* _EXERCISE GOAL_
This exercise calls for all the entries that follow to be set down exactly, without their images.

RECORDS PROVIDED START

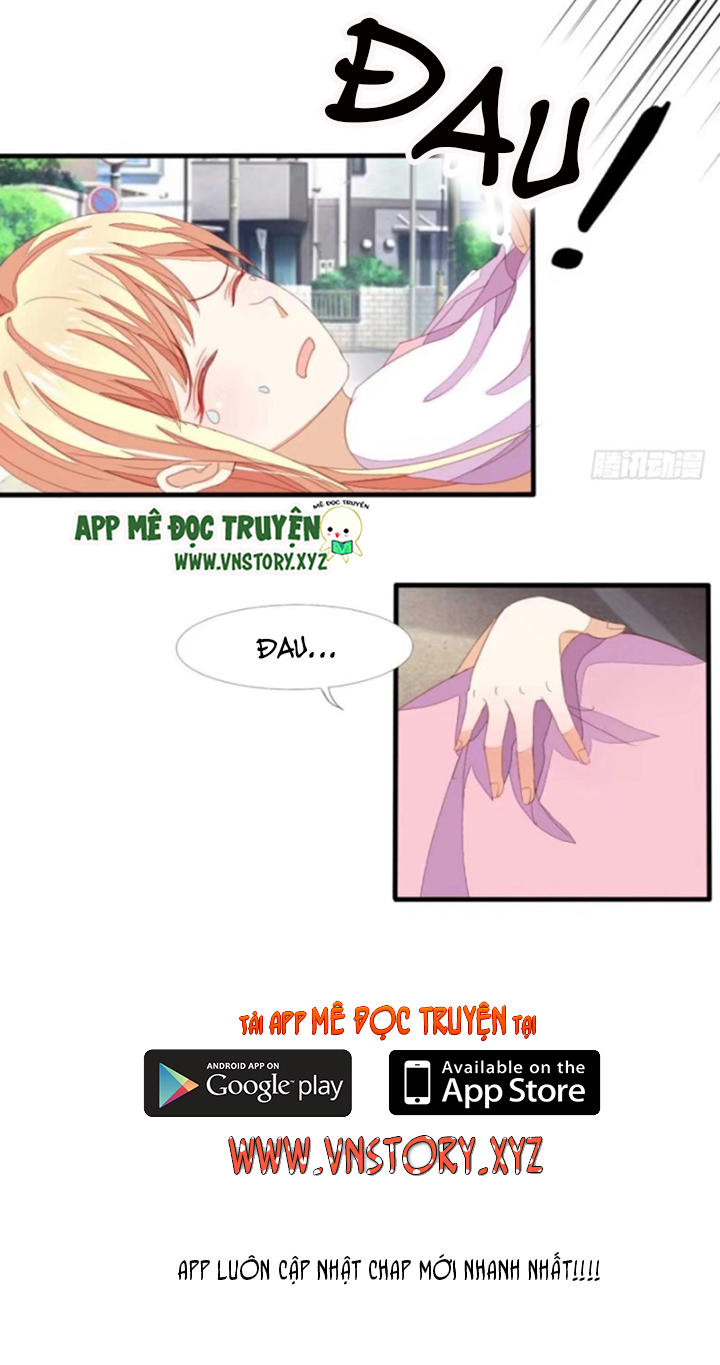 Nam Thần Ma Cà Rồng: Sủng Nhược Tiểu Lãn Thê Chapter 9 - Trang 2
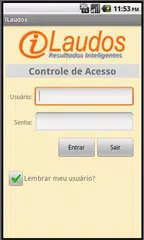 iLaudos APK download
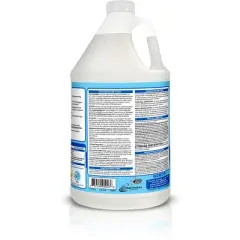 OdoBan Disinfectant Concentrate and Odor Eliminator, Fresh Linen Scent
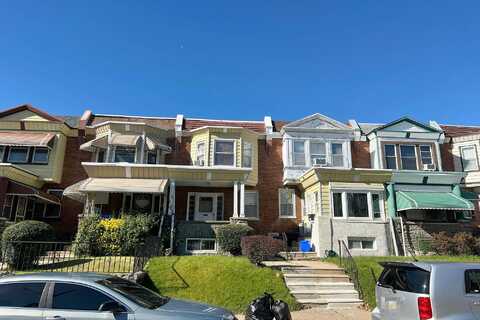 Gratz, PHILADELPHIA, PA 19126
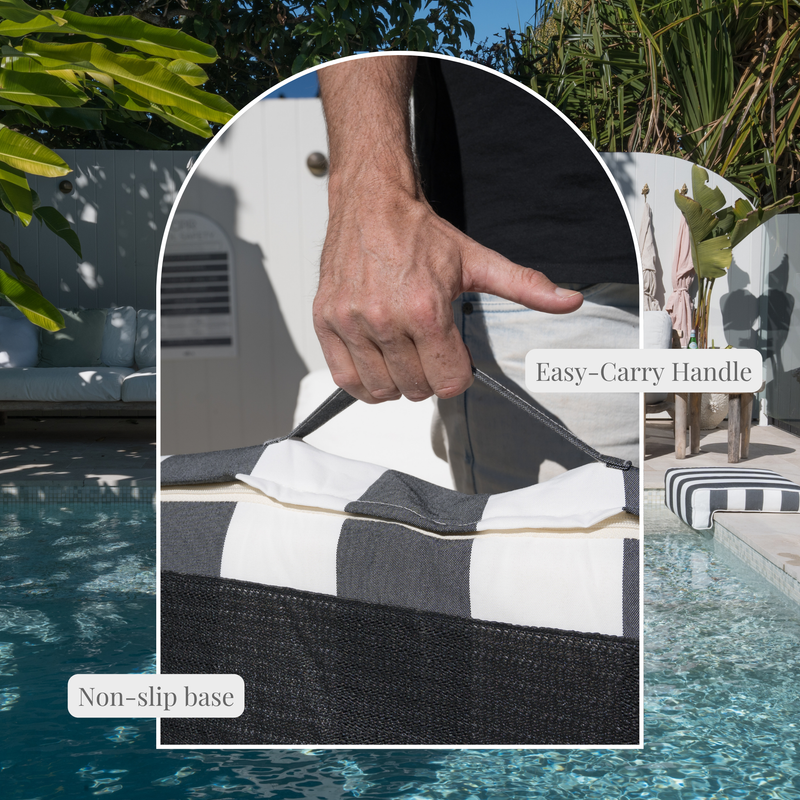 Poolside Cushion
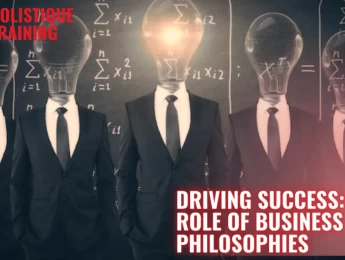 Driving Success: The Role of Business Philosophies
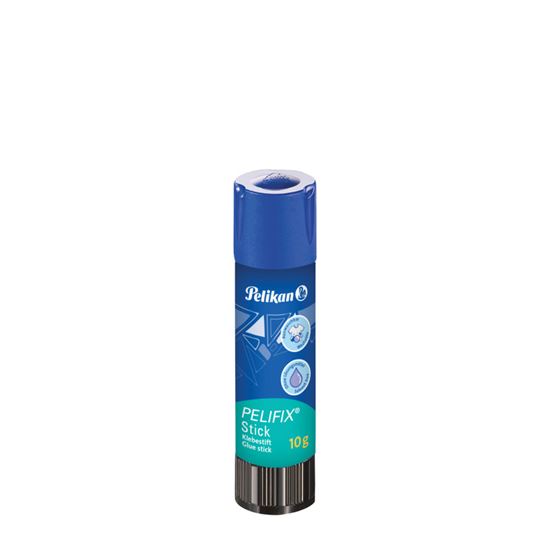 Obrázek z Lepicí tyčinka Pelikan Pelifix - 10 g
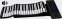 Roll up piano silicone pad keyboard with 88 keys + Bluetooth speakers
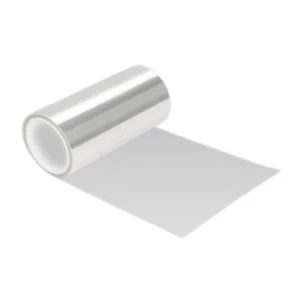 Non-silicon Release Film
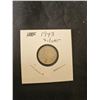 Image 1 : 1943 Silver dime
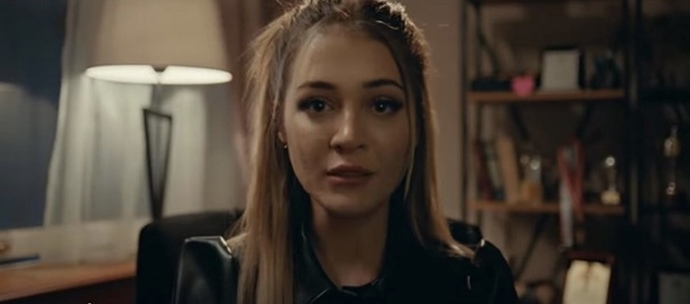 Ne istediğini rahatça söyleyebilir misin?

RECORDS PROVIDED END

* _RESPONSE BOX_
 Nam Thần Ma Cà Rồng: Sủng Nhược Tiểu Lãn Thê Chapter 9 - Trang 2
 iLaudos APK download
 OdoBan Disinfectant Concentrate and Odor Eliminator, Fresh Linen Scent
 Gratz, PHILADELPHIA, PA 19126
 Poolside Cushion
 Driving Success: The Role of Business Philosophies
 Obrázek z Lepicí tyčinka Pelikan Pelifix - 10 g
 Roll up piano silicone pad keyboard with 88 keys + Bluetooth speakers
 Non-silicon Release Film
 Image 1 : 1943 Silver dime
 Ne istediğini rahatça söyleyebilir misin?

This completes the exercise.